Abstract:Accurate traffic flow prediction is vital for optimizing urban mobility, yet it remains difficult in many cities due to complex spatio-temporal dependencies and limited high-quality data. While deep graph-based models demonstrate strong predictive power, their performance often comes at the cost of high computational overhead and substantial training data requirements, making them impractical for deployment in resource-constrained or data-scarce environments.

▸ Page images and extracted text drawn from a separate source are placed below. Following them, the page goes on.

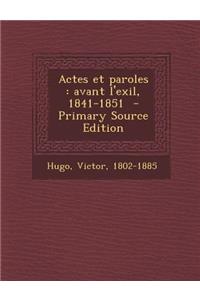 Actes et paroles : avant l'exil, 1841-1851 - Primary Source Edition

Hugo, Victor, 1802-1885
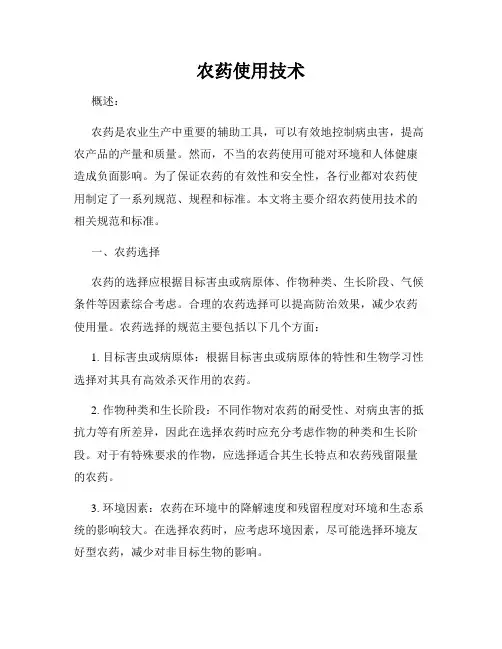 农药使用技术

概述：

农药是农业生产中重要的辅助工具，可以有效地控制病虫害，提高农产品的产量和质量。然而，不当的农药使用可能对环境和人体健康造成负面影响。为了保证农药的有效性和安全性，各行业都对农药使用制定了一系列规范、规程和标准。本文将主要介绍农药使用技术的相关规范和标准。

一、农药选择

农药的选择应根据目标害虫或病原体、作物种类、生长阶段、气候条件等因素综合考虑。合理的农药选择可以提高防治效果，减少农药使用量。农药选择的规范主要包括以下几个方面：

1. 目标害虫或病原体：根据目标害虫或病原体的特性和生物学习性选择对其具有高效杀灭作用的农药。

2. 作物种类和生长阶段：不同作物对农药的耐受性、对病虫害的抵抗力等有所差异，因此在选择农药时应充分考虑作物的种类和生长阶段。对于有特殊要求的作物，应选择适合其生长特点和农药残留限量的农药。

3. 环境因素：农药在环境中的降解速度和残留程度对环境和生态系统的影响较大。在选择农药时，应考虑环境因素，尽可能选择环境友好型农药，减少对非目标生物的影响。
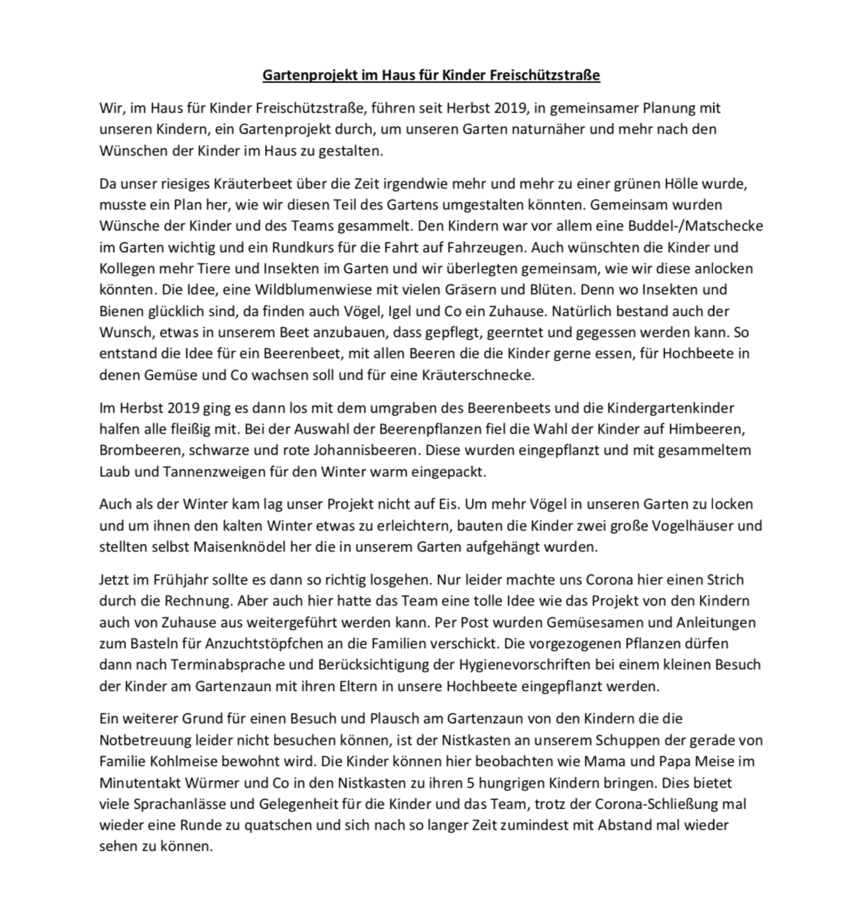 Gartenprojekt im Haus für Kinder Freischützstraße

Wir, im Haus für Kinder Freischützstraße, führen seit Herbst 2019, in gemeinsamer Planung mit unseren Kindern, ein Gartenprojekt durch, um unseren Garten naturnäher und mehr nach den Wünschen der Kinder im Haus zu gestalten.

Da unser riesiges Kräuterbeet über die Zeit irgendwie mehr und mehr zu einer grünen Hölle wurde, musste ein Plan her, wie wir diesen Teil des Gartens umgestalten könnten. Gemeinsam wurden Wünsche der Kinder und des Teams gesammelt. Den Kindern war vor allem eine Buddel-/Matschecke im Garten wichtig und ein Rundkurs für die Fahrt auf Fahrzeugen. Auch wünschten die Kinder und Kollegen mehr Tiere und Insekten im Garten und wir überlegten gemeinsam, wie wir diese anlocken könnten. Die Idee, eine Wildblumenwiese mit vielen Gräsern und Blüten. Denn wo Insekten und Bienen glücklich sind, da finden auch Vögel, Igel und Co ein Zuhause. Natürlich bestand auch der Wunsch, etwas in unserem Beet anzubauen, dass gepflegt, geerntet und gegessen werden kann. So entstand die Idee für ein Beerenbeet, mit allen Beeren die die Kinder gerne essen, für Hochbeete in denen Gemüse und Co wachsen soll und für eine Kräuterschnecke.

Im Herbst 2019 ging es dann los mit dem umgraben des Beerenbeets und die Kindergartenkinder halfen alle fleißig mit. Bei der Auswahl der Beerenpflanzen fiel die Wahl der Kinder auf Himbeeren, Brombeeren, schwarze und rote Johannisbeeren. Diese wurden eingepflanzt und mit gesammeltem Laub und Tannenzweigen für den Winter warm eingepackt.

Auch als der Winter kam lag unser Projekt nicht auf Eis. Um mehr Vögel in unseren Garten zu locken und um ihnen den kalten Winter etwas zu erleichtern, bauten die Kinder zwei große Vogelhäuser und stellten selbst Maisenknödel her die in unserem Garten aufgehängt wurden.

Jetzt im Frühjahr sollte es dann so richtig losgehen. Nur leider machte uns Corona hier einen Strich durch die Rechnung. Aber auch hier hatte das Team eine tolle Idee wie das Projekt von den Kindern auch von Zuhause aus weitergeführt werden kann. Per Post wurden Gemüsesamen und Anleitungen zum Basteln für Anzuchtstöpfchen an die Familien verschickt. Die vorgezogenen Pflanzen dürfen dann nach Terminabsprache und Berücksichtigung der Hygienevorschriften bei einem kleinen Besuch der Kinder am Gartenzaun mit ihren Eltern in unsere Hochbeete eingepflanzt werden.

Ein weiterer Grund für einen Besuch und Plausch am Gartenzaun von den Kindern die die Notbetreuung leider nicht besuchen können, ist der Nistkasten an unserem Schuppen der gerade von Familie Kohlmeise bewohnt wird. Die Kinder können hier beobachten wie Mama und Papa Meise im Minutentakt Würmer und Co in den Nistkasten zu ihren 5 hungrigen Kindern bringen. Dies bietet viele Sprachanlässe und Gelegenheit für die Kinder und das Team, trotz der Corona-Schließung mal wieder eine Runde zu quatschen und sich nach so langer Zeit zumindest mit Abstand mal wieder sehen zu können.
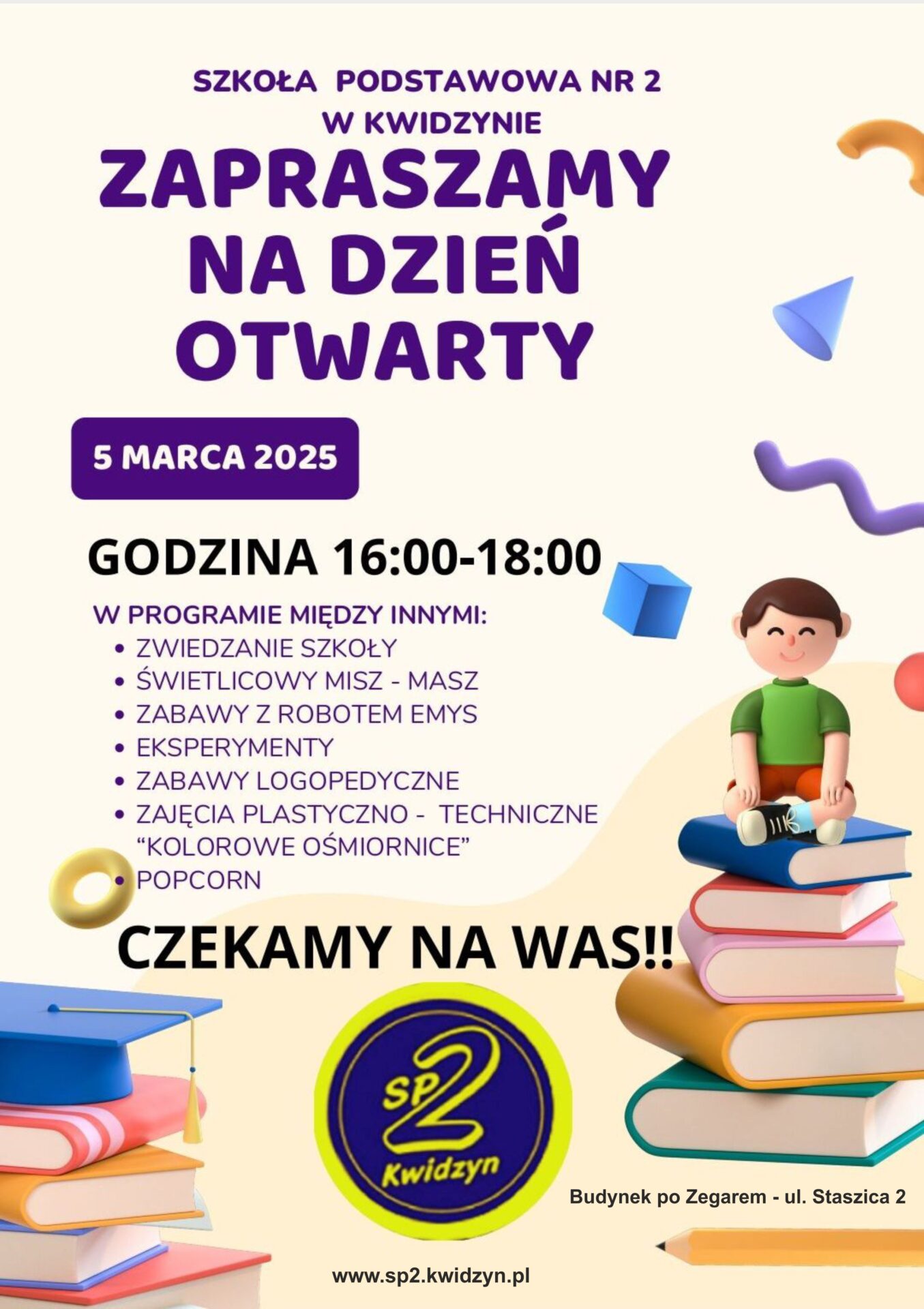 SZKOŁA PODSTAWOWA NR 2
W KWIDZYNIE

ZAPRASZAMY
NA DZIEŃ
OTWARTY

5 MARCA 2025

GODZINA 16:00-18:00

W PROGRAMIE MIĘDZY INNYMI:
• ZWIEDZANIE SZKOŁY
• ŚWIETLICOWY MISZ - MASZ
• ZABAWY Z ROBOTEM EMYS
• EKSPERYMENTY
• ZABAWY LOGOPEDYCZNE
• ZAJĘCIA PLASTYCZNO - TECHNICZNE "KOLOROWE OŚMIORNICE"
• POPCORN

CZEKAMY NA WAS!!

SP2
Kwidzyn

Budynek po Zegarem - ul. Staszica 2

www.sp2.kwidzyn.pl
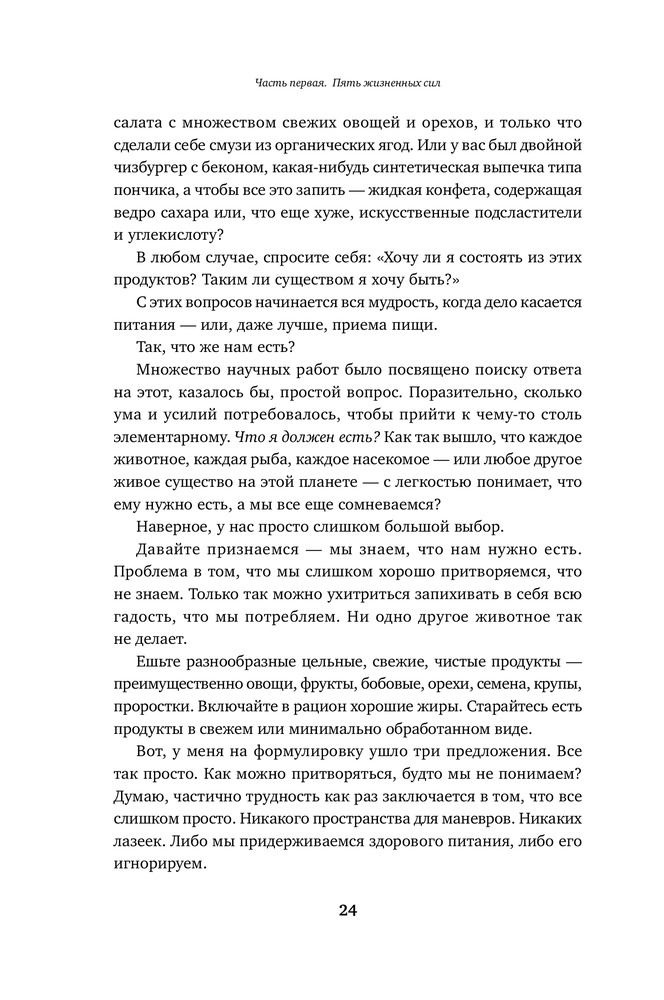 Часть первая. Пять жизненных сил

салата с множеством свежих овощей и орехов, и только что сделали себе смузи из органических ягод. Или у вас был двойной чизбургер с беконом, какая-нибудь синтетическая выпечка типа пончика, а чтобы все это запить — жидкая конфета, содержащая ведро сахара или, что еще хуже, искусственные подсластители и углекислоту?

В любом случае, спросите себя: «Хочу ли я состоять из этих продуктов? Таким ли существом я хочу быть?»

С этих вопросов начинается вся мудрость, когда дело касается питания — или, даже лучше, приема пищи.

Так, что же нам есть?

Множество научных работ было посвящено поиску ответа на этот, казалось бы, простой вопрос. Поразительно, сколько ума и усилий потребовалось, чтобы прийти к чему-то столь элементарному. Что я должен есть? Как так вышло, что каждое животное, каждая рыба, каждое насекомое — или любое другое живое существо на этой планете — с легкостью понимает, что ему нужно есть, а мы все еще сомневаемся?

Наверное, у нас просто слишком большой выбор.

Давайте признаемся — мы знаем, что нам нужно есть. Проблема в том, что мы слишком хорошо притворяемся, что не знаем. Только так можно ухитриться запихивать в себя всю гадость, что мы потребляем. Ни одно другое животное так не делает.

Ешьте разнообразные цельные, свежие, чистые продукты — преимущественно овощи, фрукты, бобовые, орехи, семена, крупы, проростки. Включайте в рацион хорошие жиры. Старайтесь есть продукты в свежем или минимально обработанном виде.

Вот, у меня на формулировку ушло три предложения. Все так просто. Как можно притворяться, будто мы не понимаем? Думаю, частично трудность как раз заключается в том, что все слишком просто. Никакого пространства для маневров. Никаких лазеек. Либо мы придерживаемся здорового питания, либо его игнорируем.

24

We propose the FlowDistill, a lightweight and scalable traffic prediction framework based on knowledge distillation from large language models (LLMs). In this teacher-student setup, a fine-tuned LLM guides a compact multi-layer perceptron (MLP) student model using a novel combination of the information bottleneck principle and teacher-bounded regression loss, ensuring the distilled model retains only essential and transferable knowledge. Spatial and temporal correlations are explicitly encoded to enhance the model's generalization across diverse urban settings. Despite its simplicity, FlowDistill consistently outperforms state-of-the-art models in prediction accuracy while requiring significantly less training data, and achieving lower memory usage and inference latency, highlighting its efficiency and suitability for real-world, scalable deployment.